- Case Type:
- Case Status:
- CC-22-1167-FLC (BAP) (9th Circuit, Feb 13,2023) Not Published
- Bankruptcy court did not err in concluding that creditor was a secured creditor and that its attempts to collect a real estate commission claimed by chapter 13 debtor violated the automatic stay.
- Procedural context:
- Appeal from the U.S. Bankruptcy Court for the Central District of California; reviewed de novo (for determination of stay violation) and for abuse of discretion (for imposition of contempt sanctions).
- Debtor, a licensed real estate broker, entered into agreements with Creditor under which Debtor assigned a portion of an anticipated commission to Creditor in exchange for an "advance" of funds and a grant of a security interest in all of Debtor's commissions.
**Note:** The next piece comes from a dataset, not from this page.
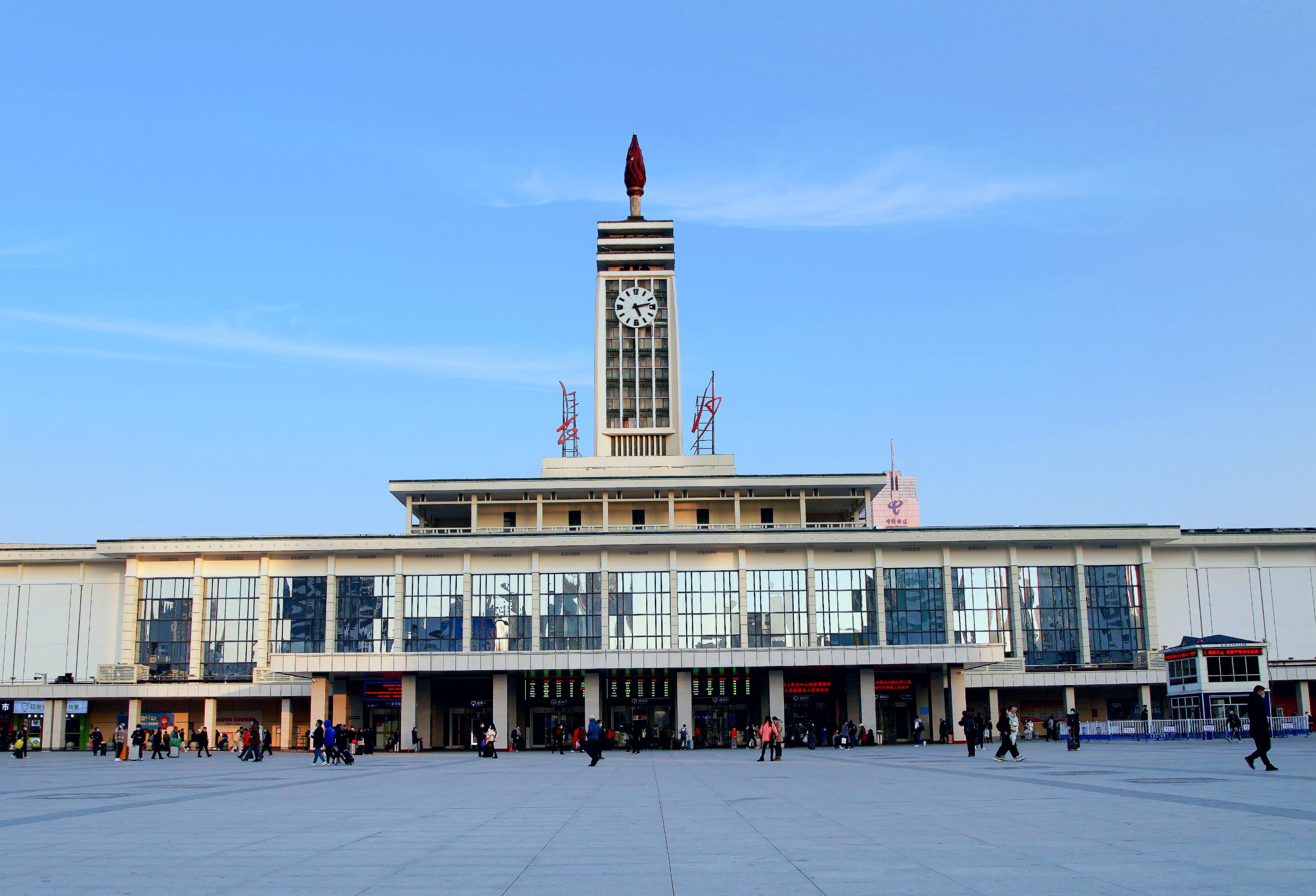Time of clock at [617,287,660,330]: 5:12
After the sale anticipated to result in the commission failed to close, Debtor filed a chapter 13 petition. Debtor did not list Creditor on her schedules or creditor mailing listed but did list an affiliated business. Creditor filed a proof of claim and contended that it held a secured claim. Debtor objected, contending that debt was properly a general unsecured claim. Subsequently, Debtor relisted the property and disclosed that she anticipated receiving a commission from that property. In response to Debtor's objection, Creditor claimed that it was a factoring company and had in fact purchased the assigned portion of Debtor's commission. Thus, Creditor alleged that the assigned portion of the commission was not part of the bankruptcy estate. Creditor also made demands on Debtor and others to obtain payment of the commission from the new sale without obtaining stay relief. The bankruptcy court dismissed Debtor's chapter 13 case; thereafter, the sale of the property closed, and Debtor retained the commission for herself. Debtor filed a motion for an order to show cause why Creditor should not be held in contempt for violation of the automatic stay. Creditor opposed the motion, arguing that it was a factor rather than a lender that was acting only to protect its own asset, which it had purchased prepetition. The bankruptcy court granted the motion. Creditor repeated its earlier arguments in response to the order to show cause. Debtor argued that Creditor was a secured creditor rather than a buyer of the commission. After an evidentiary hearing, the bankruptcy court determined that Creditor had received actual notice of Debtor's bankruptcy filing and rejected Creditor's position that it was a factor rather than a secured creditor. The bankruptcy court concluded that Creditor willfully violated the automatic stay when Creditor made demands on Debtor. The bankruptcy court further found that Creditor did not have a good-faith belief and that it should be sanctioned in the amount of $20,000.